Ein Forschungsteam am Max-Planck-Institut für chemische Ökologie in Jena hat herausgefunden, dass der insektenpathogene Pilz Beauveria bassiana in der Lage ist, die chemischen Abwehrstoffe von Fichtenborkenkäfern zu neutralisieren und sie somit erfolgreich zu infizieren. Diese Erkenntnisse könnten weitreichende Implikationen für die biologische Schädlingsbekämpfung haben.
Die Fichtenborkenkäfer, insbesondere die Art Ips typographus, haben sich als ernstzunehmende Schädlinge in Wäldern etabliert, da sie Fichten befallen und damit erhebliche Schäden an den Bäumen verursachen können. Um sich gegen natürliche Feinde zu schützen, nutzen diese Käfer pflanzliche Abwehrstoffe, die sie aus der Fichtenrinde aufnehmen. Diese Abwehrstoffe, vor allem phenolische Verbindungen, werden von den Käfern in noch toxischere Formen umgewandelt, die eine erhöhte Wirksamkeit gegen Krankheitserreger zeigen.
Mit Hilfe modernster analytischer Methoden wie Massenspektrometrie und Kernspinresonanz (NMR) untersuchten die Forscher die chemischen Prozesse, die bei der Umwandlung dieser Abwehrstoffe stattfinden.
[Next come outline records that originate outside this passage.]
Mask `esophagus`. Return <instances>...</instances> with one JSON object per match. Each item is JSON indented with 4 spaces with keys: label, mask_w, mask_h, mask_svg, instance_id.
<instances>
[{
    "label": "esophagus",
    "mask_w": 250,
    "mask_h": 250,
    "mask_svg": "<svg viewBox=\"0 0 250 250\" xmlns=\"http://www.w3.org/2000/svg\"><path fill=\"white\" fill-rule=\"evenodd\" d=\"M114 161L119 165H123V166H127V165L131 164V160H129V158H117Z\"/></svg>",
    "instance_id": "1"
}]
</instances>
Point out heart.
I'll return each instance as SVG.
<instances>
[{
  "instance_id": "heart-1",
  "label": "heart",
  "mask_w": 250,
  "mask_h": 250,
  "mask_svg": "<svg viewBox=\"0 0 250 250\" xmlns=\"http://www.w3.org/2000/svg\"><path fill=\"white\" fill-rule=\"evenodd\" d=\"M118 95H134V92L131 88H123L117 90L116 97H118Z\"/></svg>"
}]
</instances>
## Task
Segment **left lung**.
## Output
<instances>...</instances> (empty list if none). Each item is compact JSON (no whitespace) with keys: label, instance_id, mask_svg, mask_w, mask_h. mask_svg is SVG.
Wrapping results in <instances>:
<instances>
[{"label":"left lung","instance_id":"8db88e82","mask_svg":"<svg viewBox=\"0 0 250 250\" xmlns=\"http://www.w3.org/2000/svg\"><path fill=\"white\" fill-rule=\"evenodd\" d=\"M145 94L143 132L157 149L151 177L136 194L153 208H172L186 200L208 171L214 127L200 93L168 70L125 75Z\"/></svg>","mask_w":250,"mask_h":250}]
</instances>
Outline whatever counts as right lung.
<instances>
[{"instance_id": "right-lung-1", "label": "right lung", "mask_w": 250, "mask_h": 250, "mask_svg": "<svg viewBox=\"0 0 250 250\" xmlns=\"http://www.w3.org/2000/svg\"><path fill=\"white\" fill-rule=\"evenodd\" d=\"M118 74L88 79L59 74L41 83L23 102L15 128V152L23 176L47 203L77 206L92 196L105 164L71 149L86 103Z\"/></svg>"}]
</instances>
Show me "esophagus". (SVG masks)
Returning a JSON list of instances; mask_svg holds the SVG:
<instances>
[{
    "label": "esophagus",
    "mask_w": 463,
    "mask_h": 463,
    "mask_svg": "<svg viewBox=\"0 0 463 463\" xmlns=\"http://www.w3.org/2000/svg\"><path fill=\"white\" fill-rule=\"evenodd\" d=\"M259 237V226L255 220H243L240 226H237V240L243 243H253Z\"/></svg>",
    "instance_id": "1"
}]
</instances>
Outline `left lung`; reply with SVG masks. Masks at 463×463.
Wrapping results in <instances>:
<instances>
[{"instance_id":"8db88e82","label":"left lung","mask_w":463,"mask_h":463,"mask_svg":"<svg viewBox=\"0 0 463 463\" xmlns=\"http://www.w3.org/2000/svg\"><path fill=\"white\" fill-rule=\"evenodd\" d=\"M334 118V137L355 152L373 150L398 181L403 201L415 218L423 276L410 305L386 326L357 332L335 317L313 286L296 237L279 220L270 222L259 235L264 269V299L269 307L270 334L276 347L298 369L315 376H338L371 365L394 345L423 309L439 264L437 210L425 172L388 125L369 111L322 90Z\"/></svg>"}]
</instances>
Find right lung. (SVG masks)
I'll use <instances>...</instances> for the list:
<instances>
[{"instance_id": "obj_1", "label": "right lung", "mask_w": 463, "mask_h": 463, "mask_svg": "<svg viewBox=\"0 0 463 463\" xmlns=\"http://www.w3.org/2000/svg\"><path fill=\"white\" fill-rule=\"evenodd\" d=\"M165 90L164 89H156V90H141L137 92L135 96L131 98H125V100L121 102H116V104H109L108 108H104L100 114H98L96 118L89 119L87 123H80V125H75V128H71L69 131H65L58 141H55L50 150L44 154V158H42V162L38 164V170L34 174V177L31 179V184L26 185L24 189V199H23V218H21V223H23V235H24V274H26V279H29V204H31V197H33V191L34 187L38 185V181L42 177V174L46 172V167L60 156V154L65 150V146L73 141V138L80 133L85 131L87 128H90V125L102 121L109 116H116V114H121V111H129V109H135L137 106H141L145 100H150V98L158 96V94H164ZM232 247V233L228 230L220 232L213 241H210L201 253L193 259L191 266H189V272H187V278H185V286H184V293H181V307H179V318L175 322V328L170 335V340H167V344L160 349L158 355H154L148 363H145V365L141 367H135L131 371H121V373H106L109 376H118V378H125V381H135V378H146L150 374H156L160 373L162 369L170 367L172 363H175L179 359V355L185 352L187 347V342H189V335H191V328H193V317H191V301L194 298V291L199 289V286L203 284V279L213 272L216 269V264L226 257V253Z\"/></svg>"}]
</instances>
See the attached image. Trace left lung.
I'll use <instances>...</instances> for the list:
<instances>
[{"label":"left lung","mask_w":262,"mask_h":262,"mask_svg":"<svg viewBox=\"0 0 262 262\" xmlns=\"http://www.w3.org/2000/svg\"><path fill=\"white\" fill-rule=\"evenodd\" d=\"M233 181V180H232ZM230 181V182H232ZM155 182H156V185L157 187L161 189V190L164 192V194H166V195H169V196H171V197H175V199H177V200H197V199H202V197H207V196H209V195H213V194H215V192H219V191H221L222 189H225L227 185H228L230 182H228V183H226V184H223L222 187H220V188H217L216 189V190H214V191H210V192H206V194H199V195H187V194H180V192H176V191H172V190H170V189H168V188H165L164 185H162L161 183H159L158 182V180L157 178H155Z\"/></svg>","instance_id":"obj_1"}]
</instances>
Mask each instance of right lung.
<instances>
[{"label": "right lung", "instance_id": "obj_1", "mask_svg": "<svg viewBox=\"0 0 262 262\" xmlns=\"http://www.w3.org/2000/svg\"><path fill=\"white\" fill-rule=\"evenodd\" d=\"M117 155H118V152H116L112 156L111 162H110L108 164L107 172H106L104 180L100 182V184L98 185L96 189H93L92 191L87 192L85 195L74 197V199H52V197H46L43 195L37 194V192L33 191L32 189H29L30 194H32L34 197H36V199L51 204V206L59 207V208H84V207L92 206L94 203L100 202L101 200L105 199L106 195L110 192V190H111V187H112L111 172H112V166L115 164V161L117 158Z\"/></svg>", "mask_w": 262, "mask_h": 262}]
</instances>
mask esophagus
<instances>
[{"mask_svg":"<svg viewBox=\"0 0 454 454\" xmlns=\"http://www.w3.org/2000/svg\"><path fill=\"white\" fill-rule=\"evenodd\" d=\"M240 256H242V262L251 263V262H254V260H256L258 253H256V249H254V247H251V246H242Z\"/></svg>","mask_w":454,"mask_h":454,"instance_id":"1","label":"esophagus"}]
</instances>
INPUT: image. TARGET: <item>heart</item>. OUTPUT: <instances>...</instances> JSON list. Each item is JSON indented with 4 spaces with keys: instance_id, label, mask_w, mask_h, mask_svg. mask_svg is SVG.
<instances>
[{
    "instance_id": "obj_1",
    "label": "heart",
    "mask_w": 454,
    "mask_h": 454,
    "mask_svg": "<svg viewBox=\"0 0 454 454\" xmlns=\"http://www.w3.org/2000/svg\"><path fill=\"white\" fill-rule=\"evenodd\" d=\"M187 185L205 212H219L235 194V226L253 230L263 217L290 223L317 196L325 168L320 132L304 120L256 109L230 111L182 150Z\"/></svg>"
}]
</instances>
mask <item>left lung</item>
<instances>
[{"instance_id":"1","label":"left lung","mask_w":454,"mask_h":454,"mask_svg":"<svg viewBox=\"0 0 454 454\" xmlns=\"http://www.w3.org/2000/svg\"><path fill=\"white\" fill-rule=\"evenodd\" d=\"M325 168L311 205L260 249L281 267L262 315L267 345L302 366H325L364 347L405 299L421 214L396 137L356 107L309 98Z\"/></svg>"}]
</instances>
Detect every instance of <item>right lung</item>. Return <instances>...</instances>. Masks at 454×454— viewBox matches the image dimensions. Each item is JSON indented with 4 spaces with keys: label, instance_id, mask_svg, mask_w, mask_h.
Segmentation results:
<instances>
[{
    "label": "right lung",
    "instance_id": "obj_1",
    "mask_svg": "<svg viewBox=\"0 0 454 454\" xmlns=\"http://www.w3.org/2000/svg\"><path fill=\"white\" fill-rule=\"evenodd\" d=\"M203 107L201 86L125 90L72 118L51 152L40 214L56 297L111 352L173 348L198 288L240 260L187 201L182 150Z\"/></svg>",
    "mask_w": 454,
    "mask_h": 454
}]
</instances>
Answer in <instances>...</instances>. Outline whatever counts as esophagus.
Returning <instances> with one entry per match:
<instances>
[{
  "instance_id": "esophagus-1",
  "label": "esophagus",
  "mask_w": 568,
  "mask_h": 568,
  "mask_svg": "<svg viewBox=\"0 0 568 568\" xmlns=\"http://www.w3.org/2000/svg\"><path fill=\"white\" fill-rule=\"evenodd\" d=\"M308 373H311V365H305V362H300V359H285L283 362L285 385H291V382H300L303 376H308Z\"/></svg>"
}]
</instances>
Es stellte sich heraus, dass die Käfer die phenolischen Glykoside aus der Fichtenrinde enzymatisch in zuckerfreie Aglykone umwandeln, die eine stark antimikrobielle Wirkung besitzen. „Wir waren überrascht, wie gezielt die Käfer die Abwehrstoffe der Fichte in hochtoxische Derivate umwandeln“, erklärt Erstautorin Ruo Sun.
Jedoch ist der Pilz Beauveria bassiana in der Lage, diese chemischen Abwehrmechanismen der Käfer zu überwinden. Um die Käfer erfolgreich zu infizieren, muss der Pilz die von den Käfern produzierten Toxine neutralisieren. Dies geschieht durch einen zweistufigen Entgiftungsprozess, der Glykosylierung und Methylierung umfasst. Bei der Glykosylierung wird ein Zucker wieder an die schädlichen Aglykone gebunden, während bei der Methylierung eine Methylgruppe angefügt wird. Diese biochemischen Veränderungen machen die toxischen Verbindungen für den Pilz ungefährlich.
Ein bemerkenswerter Aspekt dieser Forschung ist, dass die Umwandlung der Toxine durch den Pilz nicht nur die Infektiosität erhöht, sondern auch die Methylglykoside resistent gegenüber den Enzymen der Käfer macht, die die Giftigkeit der Verbindungen wiederherstellen könnten. In Experimenten, bei denen die Gene, die für diesen Entgiftungsprozess verantwortlich sind, in dem Pilz ausgeschaltet wurden, zeigten die Forscher, dass die Infektionsrate signifikant sank.
Diese Studie verdeutlicht eine faszinierende evolutionäre Dynamik zwischen dem Borkenkäfer, dem Baum und dem Pilz. Der Borkenkäfer hat sich Strategien ausgedacht, um sich gegen seine natürlichen Feinde zu wappnen, indem er die chemischen Abwehrstoffe der Fichte zu seinem Vorteil nutzt. Gleichzeitig hat der Pilz die Fähigkeit entwickelt, diese Abwehrmechanismen zu neutralisieren, was ihm einen Vorteil im Wettkampf um die Dominanz in diesem Ökosystem verschafft.
Die Erkenntnisse der Studie könnten für die Entwicklung nachhaltiger biologischer Bekämpfungsmittel von Bedeutung sein. Ruo Sun betont, dass es nun möglich ist, gezielt solche Stämme von Beauveria bassiana auszuwählen, die die antimikrobiellen Verbindungen der Borkenkäfer tolerieren. „Diese Stämme können eingesetzt werden, um die Käferpopulationen effektiv zu kontrollieren“, sagt sie.
Zusammenfassend zeigt die Forschung, wie komplexe chemische Wechselwirkungen in der Natur das Überleben und die Interaktionen zwischen verschiedenen Arten beeinflussen können. Die Mechanismen der Entgiftung, die Beauveria bassiana entwickelt hat, könnten nicht nur für die Bekämpfung von Borkenkäfern von Bedeutung sein, sondern auch für das Verständnis anderer Pathogene und deren Interaktionen mit ihren Wirten. Zukünftige Studien werden sich darauf konzentrieren, diese Entgiftungswege weiter zu untersuchen und ihre Verbreitung in anderen pilzlichen Krankheitserregern zu analysieren.